**Directions for this task:**
Below are records; report the number of lines in them that include the word "nowrap", with no other text.

**Records to use:**
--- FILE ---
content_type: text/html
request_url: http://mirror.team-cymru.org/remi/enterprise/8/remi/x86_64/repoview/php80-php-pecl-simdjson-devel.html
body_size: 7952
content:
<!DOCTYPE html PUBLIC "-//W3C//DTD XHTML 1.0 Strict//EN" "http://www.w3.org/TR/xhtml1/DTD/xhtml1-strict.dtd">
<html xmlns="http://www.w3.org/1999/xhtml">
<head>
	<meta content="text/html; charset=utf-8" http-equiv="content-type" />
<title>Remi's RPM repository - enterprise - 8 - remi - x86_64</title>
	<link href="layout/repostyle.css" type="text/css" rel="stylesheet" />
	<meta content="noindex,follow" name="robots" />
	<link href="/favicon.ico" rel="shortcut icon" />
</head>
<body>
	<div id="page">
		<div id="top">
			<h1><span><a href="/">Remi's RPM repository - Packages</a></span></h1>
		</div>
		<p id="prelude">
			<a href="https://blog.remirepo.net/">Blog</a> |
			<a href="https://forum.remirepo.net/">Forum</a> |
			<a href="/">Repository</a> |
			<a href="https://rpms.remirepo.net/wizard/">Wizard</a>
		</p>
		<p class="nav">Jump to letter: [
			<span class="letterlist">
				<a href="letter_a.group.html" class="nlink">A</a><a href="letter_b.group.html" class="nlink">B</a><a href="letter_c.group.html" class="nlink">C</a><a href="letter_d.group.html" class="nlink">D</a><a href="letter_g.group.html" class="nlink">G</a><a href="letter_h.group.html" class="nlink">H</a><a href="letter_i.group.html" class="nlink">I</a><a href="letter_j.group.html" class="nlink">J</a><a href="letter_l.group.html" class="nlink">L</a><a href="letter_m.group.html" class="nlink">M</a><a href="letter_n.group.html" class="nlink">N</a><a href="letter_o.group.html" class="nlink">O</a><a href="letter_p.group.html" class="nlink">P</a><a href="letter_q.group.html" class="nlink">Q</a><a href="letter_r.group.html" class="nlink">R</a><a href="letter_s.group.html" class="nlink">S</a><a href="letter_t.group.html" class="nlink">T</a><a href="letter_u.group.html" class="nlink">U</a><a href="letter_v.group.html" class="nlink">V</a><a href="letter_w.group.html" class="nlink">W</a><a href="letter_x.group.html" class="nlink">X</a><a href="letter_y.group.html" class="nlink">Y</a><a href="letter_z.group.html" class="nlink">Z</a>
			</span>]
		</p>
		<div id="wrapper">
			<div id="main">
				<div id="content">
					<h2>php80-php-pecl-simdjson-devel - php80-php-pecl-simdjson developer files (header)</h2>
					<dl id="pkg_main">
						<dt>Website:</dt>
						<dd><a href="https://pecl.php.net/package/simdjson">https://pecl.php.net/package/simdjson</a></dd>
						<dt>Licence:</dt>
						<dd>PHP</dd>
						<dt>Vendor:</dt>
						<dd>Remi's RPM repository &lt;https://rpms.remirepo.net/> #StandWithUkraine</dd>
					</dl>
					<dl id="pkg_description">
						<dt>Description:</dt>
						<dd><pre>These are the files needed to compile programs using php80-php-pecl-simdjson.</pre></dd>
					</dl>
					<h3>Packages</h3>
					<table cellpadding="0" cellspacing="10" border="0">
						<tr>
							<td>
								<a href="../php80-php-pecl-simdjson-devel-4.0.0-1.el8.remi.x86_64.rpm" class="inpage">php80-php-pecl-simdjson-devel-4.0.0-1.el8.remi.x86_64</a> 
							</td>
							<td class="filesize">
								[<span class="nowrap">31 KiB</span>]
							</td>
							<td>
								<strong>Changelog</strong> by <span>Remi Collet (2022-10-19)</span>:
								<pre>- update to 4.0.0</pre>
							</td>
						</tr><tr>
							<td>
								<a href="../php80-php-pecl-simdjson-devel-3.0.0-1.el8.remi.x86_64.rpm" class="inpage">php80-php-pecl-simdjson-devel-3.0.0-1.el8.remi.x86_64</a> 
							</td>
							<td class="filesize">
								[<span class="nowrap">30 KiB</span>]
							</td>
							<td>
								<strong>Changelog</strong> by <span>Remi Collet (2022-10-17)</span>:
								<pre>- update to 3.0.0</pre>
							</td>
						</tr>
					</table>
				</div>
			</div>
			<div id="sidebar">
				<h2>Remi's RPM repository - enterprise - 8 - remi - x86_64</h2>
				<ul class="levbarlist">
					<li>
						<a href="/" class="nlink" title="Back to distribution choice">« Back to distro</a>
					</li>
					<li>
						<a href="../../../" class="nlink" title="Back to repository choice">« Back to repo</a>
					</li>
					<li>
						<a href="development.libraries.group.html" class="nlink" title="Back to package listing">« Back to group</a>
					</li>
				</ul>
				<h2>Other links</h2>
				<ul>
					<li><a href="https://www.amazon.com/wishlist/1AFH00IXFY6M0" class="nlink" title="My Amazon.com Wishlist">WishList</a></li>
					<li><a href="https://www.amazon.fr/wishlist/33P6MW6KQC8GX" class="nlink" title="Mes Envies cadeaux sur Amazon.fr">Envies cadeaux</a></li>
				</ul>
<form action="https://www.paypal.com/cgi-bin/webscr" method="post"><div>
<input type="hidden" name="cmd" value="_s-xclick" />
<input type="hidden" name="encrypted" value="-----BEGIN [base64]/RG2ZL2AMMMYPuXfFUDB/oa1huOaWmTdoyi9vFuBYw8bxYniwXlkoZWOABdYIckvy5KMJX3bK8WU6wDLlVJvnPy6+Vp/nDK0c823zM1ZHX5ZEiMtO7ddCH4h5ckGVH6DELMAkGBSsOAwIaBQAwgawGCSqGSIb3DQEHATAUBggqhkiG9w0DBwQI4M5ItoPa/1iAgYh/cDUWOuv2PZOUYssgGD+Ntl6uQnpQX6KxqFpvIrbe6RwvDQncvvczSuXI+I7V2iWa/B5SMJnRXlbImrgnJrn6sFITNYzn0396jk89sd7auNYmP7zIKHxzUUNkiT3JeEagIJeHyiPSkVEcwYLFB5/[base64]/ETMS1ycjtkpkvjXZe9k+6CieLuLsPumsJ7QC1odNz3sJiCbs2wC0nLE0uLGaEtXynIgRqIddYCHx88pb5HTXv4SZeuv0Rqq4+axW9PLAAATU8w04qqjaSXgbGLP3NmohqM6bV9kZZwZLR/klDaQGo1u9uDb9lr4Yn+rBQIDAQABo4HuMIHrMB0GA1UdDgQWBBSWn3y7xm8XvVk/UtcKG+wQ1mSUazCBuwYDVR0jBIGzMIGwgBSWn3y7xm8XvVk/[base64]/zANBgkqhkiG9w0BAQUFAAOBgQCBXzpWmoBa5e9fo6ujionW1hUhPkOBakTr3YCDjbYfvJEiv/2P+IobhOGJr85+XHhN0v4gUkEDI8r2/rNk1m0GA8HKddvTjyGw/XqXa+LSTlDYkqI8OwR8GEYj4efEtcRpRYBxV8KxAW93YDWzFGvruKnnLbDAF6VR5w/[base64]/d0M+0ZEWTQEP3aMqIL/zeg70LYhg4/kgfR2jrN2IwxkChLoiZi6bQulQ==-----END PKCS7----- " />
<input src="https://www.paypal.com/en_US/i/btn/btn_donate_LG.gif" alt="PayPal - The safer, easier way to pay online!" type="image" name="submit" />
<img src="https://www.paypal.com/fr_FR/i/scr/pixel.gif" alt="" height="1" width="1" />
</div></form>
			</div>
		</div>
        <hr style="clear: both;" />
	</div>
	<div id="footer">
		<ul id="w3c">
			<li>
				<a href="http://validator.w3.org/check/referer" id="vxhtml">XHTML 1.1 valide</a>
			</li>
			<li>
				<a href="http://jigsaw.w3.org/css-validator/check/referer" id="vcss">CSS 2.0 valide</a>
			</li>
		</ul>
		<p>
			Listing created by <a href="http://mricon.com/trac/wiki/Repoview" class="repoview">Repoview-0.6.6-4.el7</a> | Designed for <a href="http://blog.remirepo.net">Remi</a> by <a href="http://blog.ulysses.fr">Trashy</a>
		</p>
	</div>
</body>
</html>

**Written response:**
2